71 The parties in the present case accepted the following summary of the principles for which the S395 is authority given by the Full Court in Minister for Immigration & Multicultural & Indigenous Affairs v VWBA [2005] FCAFC 175 at [6]:
(a) The Tribunal will err if it assesses a claim on the basis that an applicant is expected to take reasonable steps to avoid persecution if returned to his or her country of origin. The Tribunal's task is to assess what the applicant will do, not what he or she should do. See S395 at [40] and [50] per McHugh and Kirby JJ and at [80] and [82] per Gummow and Hayne JJ.
(b) If the Tribunal finds that a person will act in a way that will reduce a risk of persecution that would otherwise have been well-founded, the Tribunal must consider why the person will act in that way. If it fails to do so, it commits a jurisdictional error. See S395 at [43] and [53] per McHugh and Kirby JJ and at [88] per Gummow and Hayne JJ.
(c) The Tribunal will err if, having found that a person will act in a way that will reduce a risk of persecution, it does not go on to consider whether the person nevertheless has a well-founded fear of persecution because, despite the conduct that reduces the risk, there is still a real risk that the person will be persecuted. See S395 at [56] per McHugh and Kirby JJ and at [85]-[86] per Gummow and Hayne JJ.
(Original emphasis.)
72 Most of these issues do not arise on a consideration of the first ground of appeal in the present case. The tribunal did not assess the appellant's claim on the basis that he was expected to take reasonable steps to avoid persecution if he were returned to his country of origin. That is, the tribunal did not assess what the appellant should (as opposed to would) do, in relation to the disclosure of his drug and criminal history, or require him to behave in any particular manner. RRT [28] contained nothing more than an observation about the state of the evidence and a finding of fact about the prospect of the appellant's drug and criminal history becoming known.

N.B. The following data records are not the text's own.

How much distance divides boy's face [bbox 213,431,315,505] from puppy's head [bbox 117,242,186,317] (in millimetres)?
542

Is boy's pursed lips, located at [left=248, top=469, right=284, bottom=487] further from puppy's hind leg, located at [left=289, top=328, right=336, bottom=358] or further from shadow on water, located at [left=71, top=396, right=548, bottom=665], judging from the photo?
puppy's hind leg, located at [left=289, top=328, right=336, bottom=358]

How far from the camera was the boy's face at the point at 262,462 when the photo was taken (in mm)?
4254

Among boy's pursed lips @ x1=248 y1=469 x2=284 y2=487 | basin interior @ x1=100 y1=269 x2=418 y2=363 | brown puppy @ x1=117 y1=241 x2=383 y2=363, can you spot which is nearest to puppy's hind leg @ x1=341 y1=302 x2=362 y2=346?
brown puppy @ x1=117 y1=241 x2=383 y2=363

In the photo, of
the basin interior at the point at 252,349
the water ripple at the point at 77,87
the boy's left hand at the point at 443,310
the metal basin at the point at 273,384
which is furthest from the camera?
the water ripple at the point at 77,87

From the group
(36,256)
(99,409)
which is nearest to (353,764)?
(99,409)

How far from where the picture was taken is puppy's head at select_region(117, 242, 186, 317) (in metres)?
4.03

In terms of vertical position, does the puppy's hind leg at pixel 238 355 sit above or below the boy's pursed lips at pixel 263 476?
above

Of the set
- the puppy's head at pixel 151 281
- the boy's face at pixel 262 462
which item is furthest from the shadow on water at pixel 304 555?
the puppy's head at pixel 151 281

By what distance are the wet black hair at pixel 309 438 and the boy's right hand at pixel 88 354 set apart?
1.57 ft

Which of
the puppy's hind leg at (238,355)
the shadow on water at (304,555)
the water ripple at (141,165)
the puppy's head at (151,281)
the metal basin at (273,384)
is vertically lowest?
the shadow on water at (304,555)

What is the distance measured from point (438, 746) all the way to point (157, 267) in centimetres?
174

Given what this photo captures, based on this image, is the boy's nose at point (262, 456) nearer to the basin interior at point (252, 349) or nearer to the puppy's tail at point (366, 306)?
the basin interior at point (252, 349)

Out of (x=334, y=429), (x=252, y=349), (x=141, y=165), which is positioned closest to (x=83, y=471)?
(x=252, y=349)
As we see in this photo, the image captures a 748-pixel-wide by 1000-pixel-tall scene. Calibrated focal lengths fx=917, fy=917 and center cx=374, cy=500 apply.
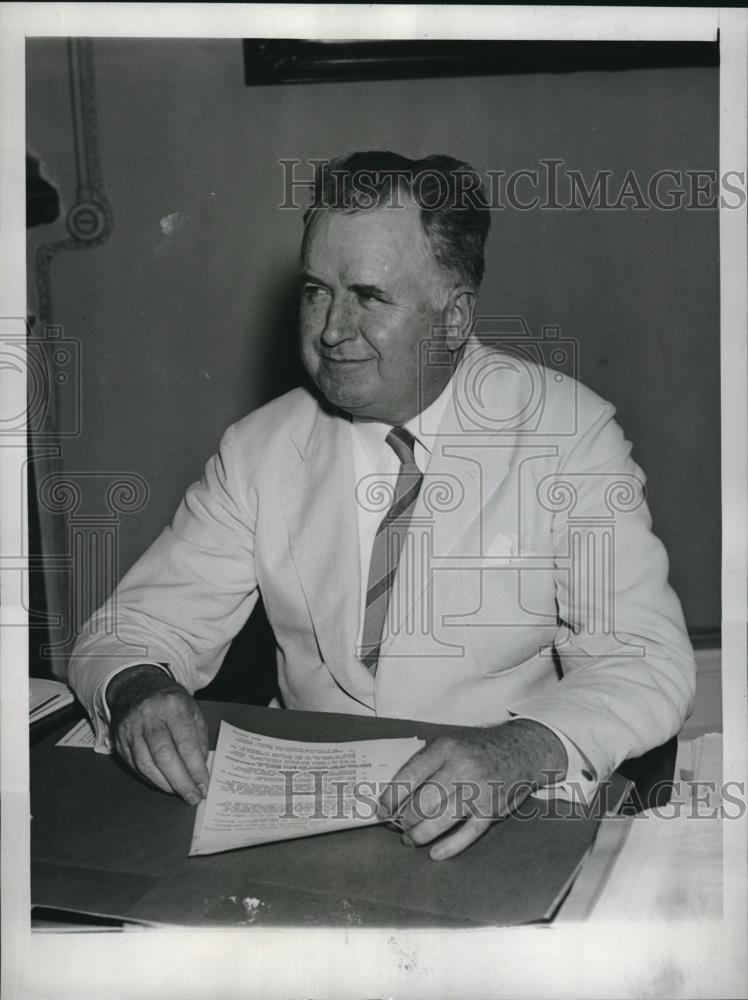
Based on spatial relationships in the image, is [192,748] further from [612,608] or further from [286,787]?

73 Moreover, there is nothing in the documentation before the tribunal or in the transcript of the evidence to suggest that the appellant was concerned that, if his history of drug abuse or his criminal record became known to a potential employer or accommodation provider, somehow others, who were hostile to westernised Pakistanis, might come to know of it also and, as a result, cause him harm. The interpretation the tribunal put on this evidence was quite different. At [13] the tribunal summarised the evidence in this way:
The applicant also said that he will be unable to get employment in Pakistan, or to obtain accommodation because of his criminal record … When I asked why he thought his criminal record would become known, he responded that he does not know how it works in Pakistan, that it is pretty corrupt so maybe they only give jobs to people they know, or maybe because he looks Westernised they will ask questions or they will find out when he returns.
74 The tribunal's finding at RRT [28] must be read in context. This is part of that context. It is apparent that the tribunal took the appellant to be saying that he feared his drug and criminal history would preclude him from obtaining work or housing and no more.